### What you have to do
Can you arrange the records from the line containing "Looking at the scene, does" through the end of the records as a two-column CSV with the headers text and answer? Each record gets one row, each field is quoted, and line breaks inside a field become spaces.

============

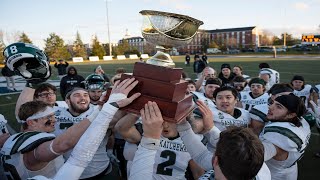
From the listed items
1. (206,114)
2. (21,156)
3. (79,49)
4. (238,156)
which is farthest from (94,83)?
(79,49)

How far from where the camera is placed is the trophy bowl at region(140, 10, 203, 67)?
5.96 feet

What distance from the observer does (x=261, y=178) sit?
1.69 meters

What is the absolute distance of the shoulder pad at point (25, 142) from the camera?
77.7 inches

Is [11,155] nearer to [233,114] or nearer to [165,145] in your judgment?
[165,145]

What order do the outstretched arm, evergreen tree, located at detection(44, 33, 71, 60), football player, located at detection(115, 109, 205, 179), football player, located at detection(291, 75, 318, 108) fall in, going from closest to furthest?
the outstretched arm → football player, located at detection(115, 109, 205, 179) → football player, located at detection(291, 75, 318, 108) → evergreen tree, located at detection(44, 33, 71, 60)

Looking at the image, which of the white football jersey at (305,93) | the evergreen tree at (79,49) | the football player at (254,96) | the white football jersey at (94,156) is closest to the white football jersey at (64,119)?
the white football jersey at (94,156)

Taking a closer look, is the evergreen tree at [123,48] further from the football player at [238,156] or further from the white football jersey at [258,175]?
the football player at [238,156]

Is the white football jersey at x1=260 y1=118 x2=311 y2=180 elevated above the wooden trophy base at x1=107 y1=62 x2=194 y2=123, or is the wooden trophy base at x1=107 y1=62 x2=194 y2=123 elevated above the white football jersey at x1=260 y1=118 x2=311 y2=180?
the wooden trophy base at x1=107 y1=62 x2=194 y2=123

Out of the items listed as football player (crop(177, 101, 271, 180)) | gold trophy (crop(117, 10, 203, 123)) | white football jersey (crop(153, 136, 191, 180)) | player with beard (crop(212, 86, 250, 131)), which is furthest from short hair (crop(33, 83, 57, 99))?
football player (crop(177, 101, 271, 180))

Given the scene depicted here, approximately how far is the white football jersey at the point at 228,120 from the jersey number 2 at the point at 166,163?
1.05 m

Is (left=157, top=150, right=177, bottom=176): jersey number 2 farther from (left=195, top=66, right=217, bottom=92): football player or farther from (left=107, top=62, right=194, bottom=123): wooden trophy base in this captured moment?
(left=195, top=66, right=217, bottom=92): football player

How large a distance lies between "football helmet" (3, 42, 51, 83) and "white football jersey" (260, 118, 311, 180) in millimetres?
2016

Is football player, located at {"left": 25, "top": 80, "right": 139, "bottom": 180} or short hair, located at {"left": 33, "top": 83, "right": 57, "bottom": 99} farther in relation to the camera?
short hair, located at {"left": 33, "top": 83, "right": 57, "bottom": 99}

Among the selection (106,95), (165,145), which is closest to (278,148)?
(165,145)
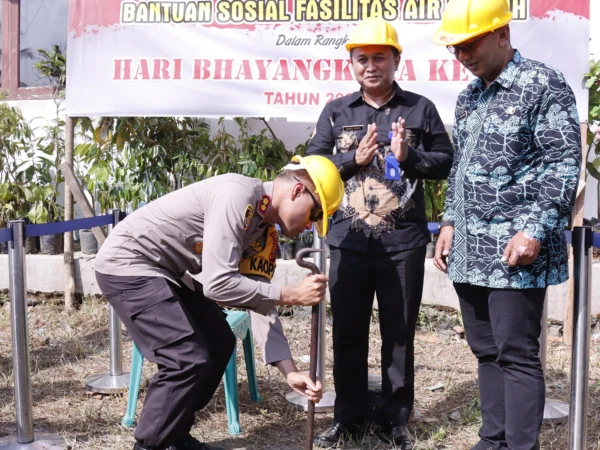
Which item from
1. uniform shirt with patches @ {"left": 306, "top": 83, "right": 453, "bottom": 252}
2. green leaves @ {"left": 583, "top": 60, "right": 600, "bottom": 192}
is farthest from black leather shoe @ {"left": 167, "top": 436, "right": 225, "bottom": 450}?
green leaves @ {"left": 583, "top": 60, "right": 600, "bottom": 192}

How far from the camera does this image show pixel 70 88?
5.96 meters

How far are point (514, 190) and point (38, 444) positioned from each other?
2477 mm

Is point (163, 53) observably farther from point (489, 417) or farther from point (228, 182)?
point (489, 417)

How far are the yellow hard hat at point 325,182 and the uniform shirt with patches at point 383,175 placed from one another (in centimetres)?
49

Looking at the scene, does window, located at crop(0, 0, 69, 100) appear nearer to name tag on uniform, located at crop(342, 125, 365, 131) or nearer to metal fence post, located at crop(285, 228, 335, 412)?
metal fence post, located at crop(285, 228, 335, 412)

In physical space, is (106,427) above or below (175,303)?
below

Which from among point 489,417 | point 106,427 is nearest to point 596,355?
point 489,417

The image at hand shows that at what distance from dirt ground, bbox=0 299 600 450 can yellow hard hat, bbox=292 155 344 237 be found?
131cm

============

### Output for this exercise
text,answer
"Looking at the scene, does window, located at crop(0, 0, 69, 100) appear nearer to name tag on uniform, located at crop(342, 125, 365, 131) or nearer to metal fence post, located at crop(285, 228, 335, 412)?","metal fence post, located at crop(285, 228, 335, 412)"
"In physical space, is (106,427) above or below (175,303)?","below"
"Which from among point 489,417 | point 106,427 is nearest to point 596,355?","point 489,417"
"The image at hand shows that at what distance from dirt ground, bbox=0 299 600 450 can yellow hard hat, bbox=292 155 344 237 be found?","131cm"